** PROMPT A **
Count the lines in the listing below that contain the string "Across", and reply with the number alone.

** SUPPLIED TEXT **
+++

GE2015 minus 23: up to a point, lord copper… up to a point.

Posted: 14 April 2015 in general election 2015, politics
Tags: , ,

I’ve having some problems deciding whether or not I’m a hypocrite.

Now, to forestall the almost indecent rush of people wanting to confirm that I am, without knowing what I’m talking about, let me explain. I’m having the problem with my own hypocrisy – yeah, there you are, I’ve answered my own question – on several matters.

Since we’ve an election coming up, let’s address the ‘big picture’ first, and assume that each of the candidates I can vote for totally accept and believe their own party’s manifestos and will do everything in their power to ensure their manifesto is implemented. Now I’ve mentioned before, and been taken to task over it, that I have real problems with voting for a politician when he’s standing on a platform or manifesto part of with which I disagree. So, for example, the Labour Party have not said in their manifesto that they’d spend 2.0% of GDP on defence. Now suppose that is a fairly important thing in my opinion, that keeping up to the NATO requirement is important. But then again, I do support many – really, it surprised me how much I agree with – of the things in the Labour Party manifesto. 

Now one might argue that “well, you don’t have to support everything, you just have to prefer this candidate/party to that candidate/party”. Yeah, that doesn’t work for me. Once I’ve given him (and it’s likely to be him, let’s be fair) my vote, he has every right to believe  that I’ve supported every policy in the manifesto, and, after all, I can hardly complain if the party in government enacts legislation based upon a manifesto that I voted for. So, ok, I vote for the Labour Party candidate and he gets into Parliament and then votes not to spend 2.0% of GDP on defence. “Dear sir.” I write, “I am disappointed that you voted that way.” :Dear Mr Barnett,” he writes back, “what on earth are you on about? You voted for me knowing I would vote that way?”

See my problem?

There’s no party in this election which has a manifesto upon which I completely agree. Surely the moral thing to do is to abstain? Then I get to feel all warm and fuzzy while whoever gets in fucks everything up, and well, if I didn’t want them to get in, I should have voted against them, yes?

Hmm.

OK, how about this one? I have a local MP who I quite like. From everything I’ve seen about him, he’s a nice chap and hasn’t served as a minister in a department that’s been cutting services. He hasn’t served as a minister at all, as it happens. And again, from what I can see, he’s been a decent enough constituency MP. Let’s suppose he’s a conservative MP, and Labour were 20% ahead in the polls. Well, then, I could vote for him in good conscience knowing that I get to vote for a decent constituency MP and whether or not he gets in is irrelevant to who forms the government. Similarly, if the Tories were 20% ahead in the opinion polls, the same thing applies: the conservatives are going to form the government with enough of a majority that my MP getting back in or not getting back in isn’t going to affect who forms the government.

+++

** EXERCISE INPUTS **
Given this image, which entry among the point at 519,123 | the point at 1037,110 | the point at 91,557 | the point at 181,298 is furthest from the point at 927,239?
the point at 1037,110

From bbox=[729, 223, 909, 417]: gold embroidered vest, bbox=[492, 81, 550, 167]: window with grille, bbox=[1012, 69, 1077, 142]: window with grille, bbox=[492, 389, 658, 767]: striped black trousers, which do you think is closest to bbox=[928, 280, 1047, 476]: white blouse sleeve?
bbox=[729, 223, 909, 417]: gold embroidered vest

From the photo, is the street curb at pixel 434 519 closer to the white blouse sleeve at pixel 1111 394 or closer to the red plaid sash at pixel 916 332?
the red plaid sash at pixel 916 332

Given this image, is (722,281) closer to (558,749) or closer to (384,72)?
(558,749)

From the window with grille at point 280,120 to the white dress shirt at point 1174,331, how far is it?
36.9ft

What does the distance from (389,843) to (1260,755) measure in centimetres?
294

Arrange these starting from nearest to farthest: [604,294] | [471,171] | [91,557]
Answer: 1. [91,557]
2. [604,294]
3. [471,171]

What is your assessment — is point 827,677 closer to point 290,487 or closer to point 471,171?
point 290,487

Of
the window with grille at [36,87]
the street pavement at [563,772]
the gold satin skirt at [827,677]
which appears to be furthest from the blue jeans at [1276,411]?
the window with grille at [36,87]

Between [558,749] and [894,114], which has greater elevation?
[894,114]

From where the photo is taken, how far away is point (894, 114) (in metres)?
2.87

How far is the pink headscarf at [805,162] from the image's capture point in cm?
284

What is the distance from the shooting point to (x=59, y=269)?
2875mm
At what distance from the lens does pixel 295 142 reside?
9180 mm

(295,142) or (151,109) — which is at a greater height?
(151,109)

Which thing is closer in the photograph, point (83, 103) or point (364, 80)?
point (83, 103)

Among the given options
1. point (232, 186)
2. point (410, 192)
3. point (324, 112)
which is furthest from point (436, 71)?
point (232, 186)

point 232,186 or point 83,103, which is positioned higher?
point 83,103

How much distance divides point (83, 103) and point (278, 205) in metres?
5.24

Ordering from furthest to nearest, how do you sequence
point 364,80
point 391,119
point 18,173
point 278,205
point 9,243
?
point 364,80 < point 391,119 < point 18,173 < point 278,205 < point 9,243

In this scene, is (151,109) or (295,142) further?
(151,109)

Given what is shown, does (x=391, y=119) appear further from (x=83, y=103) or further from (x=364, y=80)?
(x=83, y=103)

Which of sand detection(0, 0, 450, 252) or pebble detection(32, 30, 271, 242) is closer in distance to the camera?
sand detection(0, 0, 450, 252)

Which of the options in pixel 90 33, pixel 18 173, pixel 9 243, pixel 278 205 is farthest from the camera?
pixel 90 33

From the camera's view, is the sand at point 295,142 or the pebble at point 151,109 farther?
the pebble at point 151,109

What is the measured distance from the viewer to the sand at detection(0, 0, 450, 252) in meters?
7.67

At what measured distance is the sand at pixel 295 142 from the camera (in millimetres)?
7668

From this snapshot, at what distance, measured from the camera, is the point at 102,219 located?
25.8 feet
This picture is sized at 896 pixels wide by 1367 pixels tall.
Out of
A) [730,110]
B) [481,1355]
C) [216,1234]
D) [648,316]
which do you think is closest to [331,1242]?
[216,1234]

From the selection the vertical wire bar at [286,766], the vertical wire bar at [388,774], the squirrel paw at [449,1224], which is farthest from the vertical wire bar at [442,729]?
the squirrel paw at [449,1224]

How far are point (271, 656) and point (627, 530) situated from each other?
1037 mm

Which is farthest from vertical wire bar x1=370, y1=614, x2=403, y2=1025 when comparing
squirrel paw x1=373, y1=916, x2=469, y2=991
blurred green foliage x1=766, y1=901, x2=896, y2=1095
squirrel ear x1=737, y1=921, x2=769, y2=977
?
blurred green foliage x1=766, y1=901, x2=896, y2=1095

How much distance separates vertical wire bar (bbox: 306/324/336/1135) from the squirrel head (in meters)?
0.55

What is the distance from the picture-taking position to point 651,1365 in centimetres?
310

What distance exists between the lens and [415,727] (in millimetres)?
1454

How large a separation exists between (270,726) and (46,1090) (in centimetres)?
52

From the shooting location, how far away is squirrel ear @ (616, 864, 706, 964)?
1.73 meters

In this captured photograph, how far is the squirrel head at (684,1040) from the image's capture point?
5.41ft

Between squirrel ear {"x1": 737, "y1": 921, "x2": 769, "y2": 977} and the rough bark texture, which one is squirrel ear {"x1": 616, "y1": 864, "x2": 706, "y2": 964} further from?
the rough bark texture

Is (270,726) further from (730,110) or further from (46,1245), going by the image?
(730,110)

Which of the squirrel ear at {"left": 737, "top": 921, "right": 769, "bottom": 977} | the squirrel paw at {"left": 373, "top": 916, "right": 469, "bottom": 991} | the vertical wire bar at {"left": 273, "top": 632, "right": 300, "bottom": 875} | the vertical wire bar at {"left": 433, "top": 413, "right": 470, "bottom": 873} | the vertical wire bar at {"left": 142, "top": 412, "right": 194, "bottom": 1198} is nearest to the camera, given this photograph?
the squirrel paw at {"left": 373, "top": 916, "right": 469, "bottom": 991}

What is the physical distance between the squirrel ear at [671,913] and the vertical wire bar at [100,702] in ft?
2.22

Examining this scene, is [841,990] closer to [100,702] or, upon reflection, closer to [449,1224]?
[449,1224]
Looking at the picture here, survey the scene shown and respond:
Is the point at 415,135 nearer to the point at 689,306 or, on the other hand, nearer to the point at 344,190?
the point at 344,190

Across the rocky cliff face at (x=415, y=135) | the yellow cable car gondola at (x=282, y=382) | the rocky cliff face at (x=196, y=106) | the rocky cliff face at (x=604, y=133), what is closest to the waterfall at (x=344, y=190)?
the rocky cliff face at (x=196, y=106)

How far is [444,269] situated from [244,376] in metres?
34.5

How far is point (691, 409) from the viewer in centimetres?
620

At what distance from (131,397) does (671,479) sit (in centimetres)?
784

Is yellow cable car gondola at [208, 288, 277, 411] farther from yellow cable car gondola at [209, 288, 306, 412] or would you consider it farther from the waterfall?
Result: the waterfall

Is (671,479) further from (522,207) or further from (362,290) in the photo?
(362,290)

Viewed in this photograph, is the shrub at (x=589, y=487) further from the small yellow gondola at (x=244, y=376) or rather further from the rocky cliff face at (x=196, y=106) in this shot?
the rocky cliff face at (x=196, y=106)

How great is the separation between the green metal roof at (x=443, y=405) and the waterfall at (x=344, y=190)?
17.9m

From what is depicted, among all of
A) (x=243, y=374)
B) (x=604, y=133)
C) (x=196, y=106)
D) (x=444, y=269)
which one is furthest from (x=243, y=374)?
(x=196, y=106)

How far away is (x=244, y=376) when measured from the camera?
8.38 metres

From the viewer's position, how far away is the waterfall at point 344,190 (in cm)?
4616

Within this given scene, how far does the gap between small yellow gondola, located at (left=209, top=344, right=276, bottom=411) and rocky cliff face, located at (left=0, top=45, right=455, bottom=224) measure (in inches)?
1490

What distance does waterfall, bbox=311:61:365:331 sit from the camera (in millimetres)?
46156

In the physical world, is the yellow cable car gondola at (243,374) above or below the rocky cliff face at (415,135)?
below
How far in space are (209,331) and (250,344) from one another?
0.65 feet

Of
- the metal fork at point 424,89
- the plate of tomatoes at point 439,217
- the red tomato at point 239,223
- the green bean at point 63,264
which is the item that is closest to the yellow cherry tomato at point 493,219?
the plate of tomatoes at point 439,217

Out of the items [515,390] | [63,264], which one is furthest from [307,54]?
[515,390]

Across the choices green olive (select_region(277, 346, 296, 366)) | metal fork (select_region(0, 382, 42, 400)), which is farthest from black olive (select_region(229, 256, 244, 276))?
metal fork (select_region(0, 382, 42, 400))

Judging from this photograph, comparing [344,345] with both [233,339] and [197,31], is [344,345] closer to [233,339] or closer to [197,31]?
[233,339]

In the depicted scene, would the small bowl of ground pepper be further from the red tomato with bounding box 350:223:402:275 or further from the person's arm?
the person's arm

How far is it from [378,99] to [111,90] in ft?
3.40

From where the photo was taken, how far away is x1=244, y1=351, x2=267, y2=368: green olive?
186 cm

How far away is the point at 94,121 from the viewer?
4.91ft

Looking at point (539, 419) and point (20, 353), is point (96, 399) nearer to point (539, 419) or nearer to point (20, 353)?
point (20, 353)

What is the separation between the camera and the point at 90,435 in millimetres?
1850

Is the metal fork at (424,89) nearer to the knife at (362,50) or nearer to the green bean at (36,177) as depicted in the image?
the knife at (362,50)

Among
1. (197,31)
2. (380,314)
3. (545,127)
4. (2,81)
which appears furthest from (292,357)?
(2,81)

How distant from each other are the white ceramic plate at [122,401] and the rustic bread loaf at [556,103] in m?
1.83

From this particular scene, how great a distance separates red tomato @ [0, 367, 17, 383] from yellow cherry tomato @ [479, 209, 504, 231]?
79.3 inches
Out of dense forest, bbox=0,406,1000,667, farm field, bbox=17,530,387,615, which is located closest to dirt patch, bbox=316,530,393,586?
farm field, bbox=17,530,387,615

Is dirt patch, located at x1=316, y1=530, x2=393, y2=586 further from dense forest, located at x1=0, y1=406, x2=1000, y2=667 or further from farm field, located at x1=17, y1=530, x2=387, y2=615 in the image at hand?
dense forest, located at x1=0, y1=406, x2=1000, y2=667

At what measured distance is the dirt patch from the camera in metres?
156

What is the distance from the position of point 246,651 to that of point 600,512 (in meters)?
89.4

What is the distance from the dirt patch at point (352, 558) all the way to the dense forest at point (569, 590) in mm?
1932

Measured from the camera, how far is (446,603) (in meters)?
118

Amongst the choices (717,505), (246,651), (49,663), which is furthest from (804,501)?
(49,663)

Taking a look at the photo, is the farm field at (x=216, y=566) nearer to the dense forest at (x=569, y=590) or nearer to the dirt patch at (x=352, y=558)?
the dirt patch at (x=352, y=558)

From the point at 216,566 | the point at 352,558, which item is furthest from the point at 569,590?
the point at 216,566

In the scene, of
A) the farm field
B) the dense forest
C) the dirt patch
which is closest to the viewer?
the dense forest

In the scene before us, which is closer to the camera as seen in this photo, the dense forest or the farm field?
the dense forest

+++

** PROMPT B **
Continue the election blog post above, picking up right after its final sentence.

** WRITTEN REPLY A **
2

** WRITTEN REPLY B **
But, sadly, neither of those situations exist. There’s every possibility, probability even, that every seat in this election will count. The Conservatives having one more or one fewer seat will in all likelihood affect who forms the next government, something that doesn’t exactly fill me with glee. Having one more or one fewer seat may make the difference between the conservatives in minority government, governing in coalition or forming the official opposition.

So, do I say “look, how the rest of the country votes is up to them, I like this guy” or do I throw this guy who’s never done anything personally to offend me under the bus and vote for a candidate I don’t know a lot about just to try and influence who forms the next government. Because neither option right now is satisfactory to me. 

I honestly don’t know. And I’ve only 23 days left in which to make up my mind.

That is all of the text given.